COSA FARAI:
A) Elenca, senza ripetizioni, tutte le parole dell'articolo sul voto europeo che contengono le lettere «europ», con o senza maiuscola.
B) Prosegui l'articolo sul voto europeo dopo l'ultima frase riportata.

-------- TESTO DELLA PAGINA --------

Pubblicato il 10 Giugno 2024 | di Alessandro Bongiorno
0C’è ancora una maggioranza europeista che guarda avanti
Una prima analisi del voto elettorale europeo non può prescindere da un paio di dati di partenza: la scarsa partecipazione dei cittadini ai processi democratici e la presenza di una chiara maggioranza europeista sia in Italia che in Europa. Il primo dato preoccupa, il secondo lascia pensare che il percorso di integrazione europea non si interrompa nel 2024.

-------- MATERIALE FORNITO --------

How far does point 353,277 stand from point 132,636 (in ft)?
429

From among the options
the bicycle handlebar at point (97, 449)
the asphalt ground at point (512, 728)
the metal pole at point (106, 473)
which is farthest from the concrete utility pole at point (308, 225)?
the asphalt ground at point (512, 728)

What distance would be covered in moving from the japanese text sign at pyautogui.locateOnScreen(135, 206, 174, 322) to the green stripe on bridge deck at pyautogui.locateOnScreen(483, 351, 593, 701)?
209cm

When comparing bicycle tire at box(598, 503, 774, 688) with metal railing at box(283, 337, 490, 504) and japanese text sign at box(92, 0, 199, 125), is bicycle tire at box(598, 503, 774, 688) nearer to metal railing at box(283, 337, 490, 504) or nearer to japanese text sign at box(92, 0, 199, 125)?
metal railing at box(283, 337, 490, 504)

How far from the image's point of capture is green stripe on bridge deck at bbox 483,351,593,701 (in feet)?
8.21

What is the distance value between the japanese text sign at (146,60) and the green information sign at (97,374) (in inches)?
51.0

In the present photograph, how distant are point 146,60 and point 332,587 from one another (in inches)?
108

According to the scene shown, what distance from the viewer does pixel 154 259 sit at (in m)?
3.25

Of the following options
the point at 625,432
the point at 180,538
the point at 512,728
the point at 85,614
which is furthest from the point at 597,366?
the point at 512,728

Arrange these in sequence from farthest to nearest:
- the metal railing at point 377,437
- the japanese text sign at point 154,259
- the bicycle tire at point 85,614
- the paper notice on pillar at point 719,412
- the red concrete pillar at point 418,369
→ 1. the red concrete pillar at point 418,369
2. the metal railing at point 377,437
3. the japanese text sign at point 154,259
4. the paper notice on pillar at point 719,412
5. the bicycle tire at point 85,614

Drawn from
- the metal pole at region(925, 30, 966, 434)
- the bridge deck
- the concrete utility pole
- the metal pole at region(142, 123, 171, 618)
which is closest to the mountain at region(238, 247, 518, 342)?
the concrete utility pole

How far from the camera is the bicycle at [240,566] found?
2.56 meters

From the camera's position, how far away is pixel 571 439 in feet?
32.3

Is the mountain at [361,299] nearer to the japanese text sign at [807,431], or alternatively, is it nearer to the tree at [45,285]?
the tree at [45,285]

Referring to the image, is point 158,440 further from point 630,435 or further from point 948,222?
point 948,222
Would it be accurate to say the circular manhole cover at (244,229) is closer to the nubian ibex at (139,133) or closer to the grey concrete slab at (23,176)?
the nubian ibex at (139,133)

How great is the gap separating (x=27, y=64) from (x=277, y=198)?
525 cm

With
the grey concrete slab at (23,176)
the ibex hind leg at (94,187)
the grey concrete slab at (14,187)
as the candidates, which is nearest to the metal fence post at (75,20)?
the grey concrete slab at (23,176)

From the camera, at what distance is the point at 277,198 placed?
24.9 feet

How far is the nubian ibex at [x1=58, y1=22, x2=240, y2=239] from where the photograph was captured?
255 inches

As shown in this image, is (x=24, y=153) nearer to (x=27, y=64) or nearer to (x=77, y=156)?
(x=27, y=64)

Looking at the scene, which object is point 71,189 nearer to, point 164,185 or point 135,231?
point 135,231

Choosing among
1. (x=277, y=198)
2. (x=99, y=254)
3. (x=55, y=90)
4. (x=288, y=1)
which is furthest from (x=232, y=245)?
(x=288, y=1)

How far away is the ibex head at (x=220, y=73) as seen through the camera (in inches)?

--------

RISPOSTE PER ATTIVITÀ:
A) europeista, europeo, Europa, europea

B)
Partecipazione. Preoccupa, e molto, l’astensione. Oggi la democrazia è tornata a essere in discussione. Alcune delle più grandi potenze mondiali (anche nucleari) non sono più rette da leader democratici: Russia, Cina, Corea del Nord e Stati Uniti (se dovesse imporsi Trump) saranno in mano ad autocrati che hanno già dimostrato il disprezzo per ogni regola democratica, mal imitati anche da Israele che continua a considerare carta straccia tutte le risoluzioni dell’Onu. Non è un caso che, con l’appassire della democrazia, sia tornata a riaffacciarsi la guerra e alla diplomazia si sia sostituita l’eco delle armi. Il non voto quindi non solo preoccupa ma allarma e chi ne sottovaluta la portata commette una grossa ingenuità.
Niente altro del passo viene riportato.